- **TASKS TO CARRY OUT**
A. Reproduce the prospectus text between "This is an initial" and "over-allotments, if any.", inclusive.
B. Take the blank check company prospectus further, continuing it from the point where it stops.

=== TEXT PASSAGE ===

SUBJECT TO COMPLETION, DATED NOVEMBER 1, 2021
PRELIMINARY PROSPECTUS
$200,000,000
Hunt Companies Acquisition Corp. I
20,000,000 units
Hunt Companies Acquisition Corp. I is a blank check company newly incorporated as a Cayman Islands exempted company whose business purpose is to effect a merger, share exchange, asset acquisition, share purchase, reorganization or similar business combination with one or more businesses, which we refer to as our initial business combination. We have not selected any specific business combination target and we have not, nor has anyone on our behalf, engaged in any substantive discussions, directly or indirectly, with any business combination target with respect to an initial business combination with us. We will not be limited to a particular industry or geographic region in our identification and acquisition of a target company.
This is an initial public offering of our securities. Each unit has an offering price of $10.00 and consists of one Class A ordinary share and one-half of one redeemable warrant. Each whole warrant entitles the holder thereof to purchase one Class A ordinary share at a price of $11.50 per share, subject to adjustment, terms and limitations as described herein. The underwriters have a 45-day option from the date of this prospectus to purchase up to 3,000,000 additional units to cover over-allotments, if any.
We will provide our public shareholders with the opportunity to redeem all or a portion of their Class A ordinary shares in connection with our initial business combination, subject to the limitations as described herein. If we have not consummated an initial business combination within 12 months (or up to 18 months from the consummation of this offering if we extend the period of time to consummate a business combination, as described in more detail in this prospectus) from the closing of this offering, we will redeem 100% of the public shares for cash, subject to applicable law and certain conditions as described herein.

=== DATA SUPPLIED ===

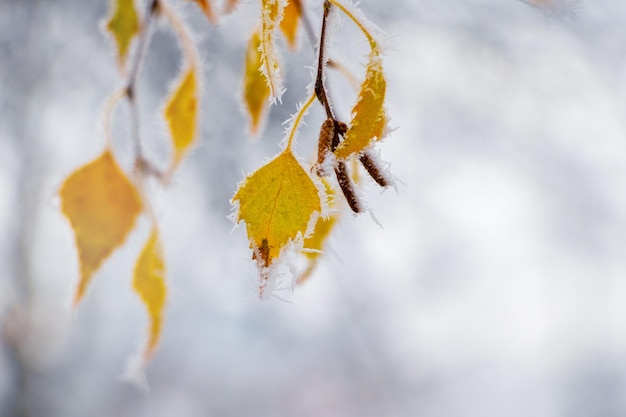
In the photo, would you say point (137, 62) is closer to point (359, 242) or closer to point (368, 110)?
point (368, 110)

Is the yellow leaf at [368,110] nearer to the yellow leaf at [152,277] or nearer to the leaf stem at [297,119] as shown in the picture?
the leaf stem at [297,119]

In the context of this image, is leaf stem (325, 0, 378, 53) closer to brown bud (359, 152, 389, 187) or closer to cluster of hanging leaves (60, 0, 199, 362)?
brown bud (359, 152, 389, 187)

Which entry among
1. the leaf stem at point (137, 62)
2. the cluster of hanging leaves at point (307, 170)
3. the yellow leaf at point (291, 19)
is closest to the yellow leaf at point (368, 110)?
the cluster of hanging leaves at point (307, 170)

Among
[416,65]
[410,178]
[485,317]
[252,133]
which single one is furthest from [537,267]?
[252,133]

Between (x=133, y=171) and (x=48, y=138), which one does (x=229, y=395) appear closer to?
(x=48, y=138)

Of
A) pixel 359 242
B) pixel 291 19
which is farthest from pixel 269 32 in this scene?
pixel 359 242
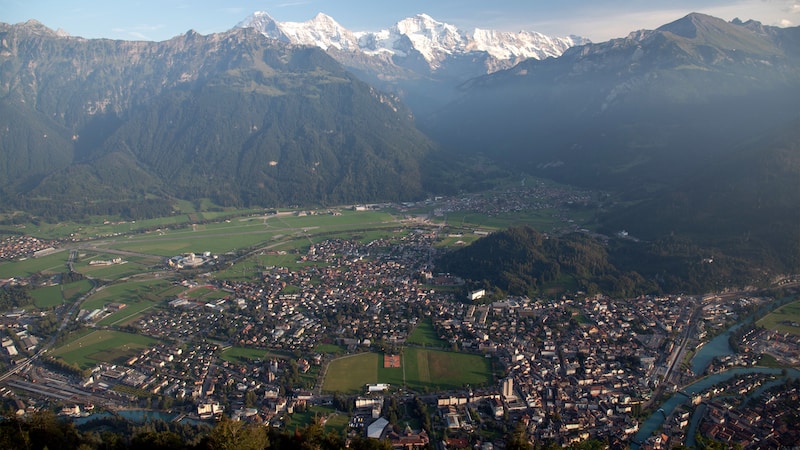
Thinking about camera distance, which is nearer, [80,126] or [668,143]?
[668,143]

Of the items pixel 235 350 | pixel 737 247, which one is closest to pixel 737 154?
pixel 737 247

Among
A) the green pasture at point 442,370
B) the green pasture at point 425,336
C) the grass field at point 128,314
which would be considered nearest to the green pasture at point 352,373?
the green pasture at point 442,370

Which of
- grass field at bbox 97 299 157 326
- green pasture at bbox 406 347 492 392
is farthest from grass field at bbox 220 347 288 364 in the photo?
grass field at bbox 97 299 157 326

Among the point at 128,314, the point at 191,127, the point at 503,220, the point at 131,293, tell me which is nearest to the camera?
the point at 128,314

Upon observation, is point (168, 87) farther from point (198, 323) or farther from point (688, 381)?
point (688, 381)

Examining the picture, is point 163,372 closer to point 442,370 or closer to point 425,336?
point 425,336

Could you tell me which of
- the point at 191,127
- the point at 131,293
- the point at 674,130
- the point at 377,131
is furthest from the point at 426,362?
the point at 191,127
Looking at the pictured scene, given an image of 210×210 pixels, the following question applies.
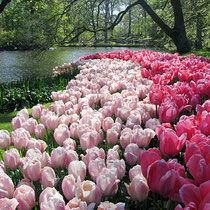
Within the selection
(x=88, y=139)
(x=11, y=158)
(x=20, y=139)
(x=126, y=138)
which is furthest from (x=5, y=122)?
(x=126, y=138)

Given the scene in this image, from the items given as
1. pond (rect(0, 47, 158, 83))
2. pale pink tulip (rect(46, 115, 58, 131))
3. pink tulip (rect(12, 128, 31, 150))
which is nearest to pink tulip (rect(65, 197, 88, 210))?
pink tulip (rect(12, 128, 31, 150))

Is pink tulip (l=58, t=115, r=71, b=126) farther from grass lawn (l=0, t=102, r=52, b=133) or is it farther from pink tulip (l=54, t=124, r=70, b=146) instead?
grass lawn (l=0, t=102, r=52, b=133)

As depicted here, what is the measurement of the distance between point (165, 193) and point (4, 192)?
80 cm

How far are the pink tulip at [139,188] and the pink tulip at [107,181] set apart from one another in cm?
9

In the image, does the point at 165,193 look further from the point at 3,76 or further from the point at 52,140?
the point at 3,76

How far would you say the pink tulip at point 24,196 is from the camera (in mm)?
1242

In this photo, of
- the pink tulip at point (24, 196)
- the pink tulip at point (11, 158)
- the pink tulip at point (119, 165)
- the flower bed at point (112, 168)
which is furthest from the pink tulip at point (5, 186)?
the pink tulip at point (119, 165)

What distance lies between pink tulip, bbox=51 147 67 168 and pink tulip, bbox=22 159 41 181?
4.8 inches

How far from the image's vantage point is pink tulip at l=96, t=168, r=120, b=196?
1.27 metres

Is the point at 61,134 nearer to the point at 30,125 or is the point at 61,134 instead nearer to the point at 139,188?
the point at 30,125

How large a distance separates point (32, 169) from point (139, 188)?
0.61 m

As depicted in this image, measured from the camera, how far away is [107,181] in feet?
4.17

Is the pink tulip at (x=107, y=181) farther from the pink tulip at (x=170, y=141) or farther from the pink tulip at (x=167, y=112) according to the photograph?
the pink tulip at (x=167, y=112)

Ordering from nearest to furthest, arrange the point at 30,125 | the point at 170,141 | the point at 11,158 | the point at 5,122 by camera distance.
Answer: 1. the point at 170,141
2. the point at 11,158
3. the point at 30,125
4. the point at 5,122
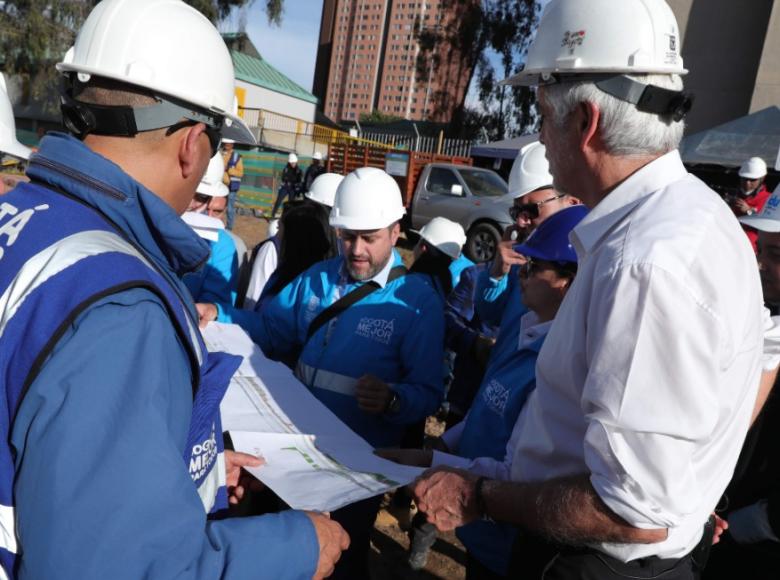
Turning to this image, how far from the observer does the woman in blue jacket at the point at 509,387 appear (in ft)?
6.82

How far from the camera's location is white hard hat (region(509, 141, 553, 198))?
136 inches

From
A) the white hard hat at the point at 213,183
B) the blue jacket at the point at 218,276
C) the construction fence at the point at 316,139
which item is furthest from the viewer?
the construction fence at the point at 316,139

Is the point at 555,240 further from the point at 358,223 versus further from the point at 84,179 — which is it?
the point at 84,179

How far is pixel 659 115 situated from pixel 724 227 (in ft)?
1.05

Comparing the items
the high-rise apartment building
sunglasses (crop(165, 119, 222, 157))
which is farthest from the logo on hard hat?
the high-rise apartment building

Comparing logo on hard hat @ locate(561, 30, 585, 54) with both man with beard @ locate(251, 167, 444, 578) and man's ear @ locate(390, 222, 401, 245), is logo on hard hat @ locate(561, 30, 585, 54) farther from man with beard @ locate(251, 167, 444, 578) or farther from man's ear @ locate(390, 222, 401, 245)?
man's ear @ locate(390, 222, 401, 245)

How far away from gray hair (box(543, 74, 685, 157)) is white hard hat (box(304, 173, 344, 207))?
9.84 feet

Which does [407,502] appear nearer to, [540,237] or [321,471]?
[321,471]

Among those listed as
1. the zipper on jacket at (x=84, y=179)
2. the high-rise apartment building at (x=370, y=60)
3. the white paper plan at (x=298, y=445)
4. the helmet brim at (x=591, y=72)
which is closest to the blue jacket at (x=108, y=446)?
the zipper on jacket at (x=84, y=179)

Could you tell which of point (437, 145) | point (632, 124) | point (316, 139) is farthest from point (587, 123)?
point (316, 139)

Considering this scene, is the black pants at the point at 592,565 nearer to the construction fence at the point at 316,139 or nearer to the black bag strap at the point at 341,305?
the black bag strap at the point at 341,305

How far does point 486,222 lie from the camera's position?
1289 cm

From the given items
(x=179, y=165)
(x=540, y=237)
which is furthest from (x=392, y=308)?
(x=179, y=165)

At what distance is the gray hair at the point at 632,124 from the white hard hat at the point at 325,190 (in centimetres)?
300
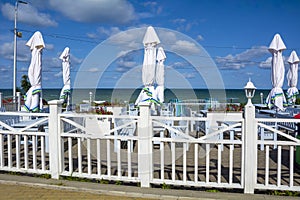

===

- **RESULTS OF THE TASKS**
A.
This is an initial public offering of our securities. Each unit has an offering price of $10.00 and consists of one Class A ordinary share and one-half of one redeemable warrant. Each whole warrant entitles the holder thereof to purchase one Class A ordinary share at a price of $11.50 per share, subject to adjustment, terms and limitations as described herein. The underwriters have a 45-day option from the date of this prospectus to purchase up to 3,000,000 additional units to cover over-allotments, if any.

B.
Our sponsor, Hunt Companies Sponsor, LLC, an affiliate of Hunt Companies, Inc. has agreed to purchase 8,125,000 warrants (or 9,025,000 warrants if the underwriters’ over-allotment option is exercised in full), each exercisable to purchase one Class A ordinary share at $11.50 per share, subject to adjustment, at a price of $1.00 per warrant, in a private placement to occur concurrently with the closing of this offering. Additionally, Jefferies LLC has agreed to purchase 875,000 warrants (or up to 1,025,000 warrants if the underwriters’ over-allotment option is exercised in full), each exercisable to purchase one Class A ordinary share at $11.50 per share, subject to adjustment, at a price of $1.00 per warrant, in a private placement to occur concurrently with the closing of this offering. We collectively refer to the warrants to be purchased by our sponsor and Jefferies LLC throughout this prospectus as the ‘‘private placement warrants.’’
Our initial shareholders currently own 5,750,000 Class B ordinary shares, up to 750,000 of which are subject to forfeiture depending on the extent to which the underwriters’ over-allotment option is exercised. The Class B ordinary shares will automatically convert into Class A ordinary shares at the time of our initial business combination on a one-for-one basis, subject to adjustment as provided herein. Holders of the Class B ordinary shares will have the right to vote on the election or removal of our directors prior to our initial business combination and each director will need to receive the vote of two-thirds of the outstanding Class B ordinary shares in order to be elected. On any other matter submitted to a vote of our shareholders, holders of the Class B ordinary shares and holders of the Class A ordinary shares will vote together as a single class, except that in respect of any vote or votes to continue our company in a jurisdiction outside the Cayman Islands (including, but not limited to, the approval of the organizational documents of our company in such other jurisdiction), holders of Class B ordinary shares will have ten votes per share and holders of Class A ordinary shares will have one vote per share, and except as required by law or the applicable rules of the New York Stock Exchange, or the NYSE, then in effect.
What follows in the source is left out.